SOAPdenovo-Trans: De novo transcriptome assembly with short RNA-Seq reads
Yinlong Xie, Gengxiong Wu, Jingbo Tang, Ruibang Luo, Jordan Patterson, Shanlin Liu, Weihua Huang, Guangzhu He, Shengchang Gu, Shengkang Li, Xin Zhou, Tak-Wah Lam, Yingrui Li, Xun Xu, Gane Ka-Shu Wong, Jun Wang
(Submitted on 29 May 2013)
Motivation: Transcriptome sequencing has long been the favored method for quickly and inexpensively obtaining the sequences of many (but not all) of the genes from an organism with no reference genome. With the rapidly increasing throughputs and decreasing costs of next generation sequencing, RNA-Seq has gained in popu-larity; but given the short reads (e.g. 2 * 90 bp paired ends), de novo assembly to recover complete full length gene sequences remains an algorithmic challenge.
Results: We present SOAPdenovo-Trans, a de novo transcriptome assembler designed specifically for RNA-Seq.

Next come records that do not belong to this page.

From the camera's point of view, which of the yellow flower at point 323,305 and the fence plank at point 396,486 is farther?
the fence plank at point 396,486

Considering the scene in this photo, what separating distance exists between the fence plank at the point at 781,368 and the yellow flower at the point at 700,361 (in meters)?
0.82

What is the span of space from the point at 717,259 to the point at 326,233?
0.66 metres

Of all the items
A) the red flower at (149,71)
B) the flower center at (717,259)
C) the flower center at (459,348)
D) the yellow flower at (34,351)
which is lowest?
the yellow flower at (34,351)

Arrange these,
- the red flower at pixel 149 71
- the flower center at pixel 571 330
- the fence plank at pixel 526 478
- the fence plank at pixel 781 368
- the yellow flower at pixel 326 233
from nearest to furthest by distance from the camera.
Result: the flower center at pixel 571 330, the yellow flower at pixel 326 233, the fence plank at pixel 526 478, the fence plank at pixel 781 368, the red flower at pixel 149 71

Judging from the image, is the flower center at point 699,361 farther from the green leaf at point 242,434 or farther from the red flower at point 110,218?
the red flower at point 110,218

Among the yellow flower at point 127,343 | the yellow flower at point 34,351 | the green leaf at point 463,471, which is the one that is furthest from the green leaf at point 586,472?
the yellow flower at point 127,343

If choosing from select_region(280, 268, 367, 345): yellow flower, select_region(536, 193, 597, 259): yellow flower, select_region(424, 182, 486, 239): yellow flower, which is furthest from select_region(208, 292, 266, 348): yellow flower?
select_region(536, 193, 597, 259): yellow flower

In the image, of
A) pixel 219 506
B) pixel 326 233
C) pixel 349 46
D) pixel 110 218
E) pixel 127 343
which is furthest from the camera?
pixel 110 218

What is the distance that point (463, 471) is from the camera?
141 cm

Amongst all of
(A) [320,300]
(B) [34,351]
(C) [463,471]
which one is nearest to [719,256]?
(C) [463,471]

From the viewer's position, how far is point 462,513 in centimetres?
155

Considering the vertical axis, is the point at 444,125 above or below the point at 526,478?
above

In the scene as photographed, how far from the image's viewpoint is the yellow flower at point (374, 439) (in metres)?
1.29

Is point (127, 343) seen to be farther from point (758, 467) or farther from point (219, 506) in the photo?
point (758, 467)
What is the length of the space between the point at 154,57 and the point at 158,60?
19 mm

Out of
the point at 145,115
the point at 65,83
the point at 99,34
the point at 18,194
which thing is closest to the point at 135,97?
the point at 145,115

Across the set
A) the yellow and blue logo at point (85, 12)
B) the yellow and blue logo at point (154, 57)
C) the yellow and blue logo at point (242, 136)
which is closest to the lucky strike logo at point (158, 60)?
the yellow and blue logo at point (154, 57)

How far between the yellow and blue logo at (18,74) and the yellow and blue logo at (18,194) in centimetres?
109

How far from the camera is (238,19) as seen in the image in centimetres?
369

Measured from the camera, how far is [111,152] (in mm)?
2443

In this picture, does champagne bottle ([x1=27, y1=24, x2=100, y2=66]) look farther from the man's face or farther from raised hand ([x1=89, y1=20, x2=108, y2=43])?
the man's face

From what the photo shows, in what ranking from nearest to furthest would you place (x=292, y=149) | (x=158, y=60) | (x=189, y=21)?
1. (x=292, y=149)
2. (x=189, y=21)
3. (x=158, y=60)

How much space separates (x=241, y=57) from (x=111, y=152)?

Its performance was evaluated on 2Gb and 5Gb of transcriptome data from mouse and rice. Using the known transcripts from these two well-annotated genomes as a benchmark, we assessed how SOAPdenovo-Trans and other competing software handle the practical issues of alterna-tive splicing and variable expression levels. Compared with other de novo transcriptome assemblers, SOAPdenovo-Trans provides high-er contiguity, lower redundancy, and faster execution.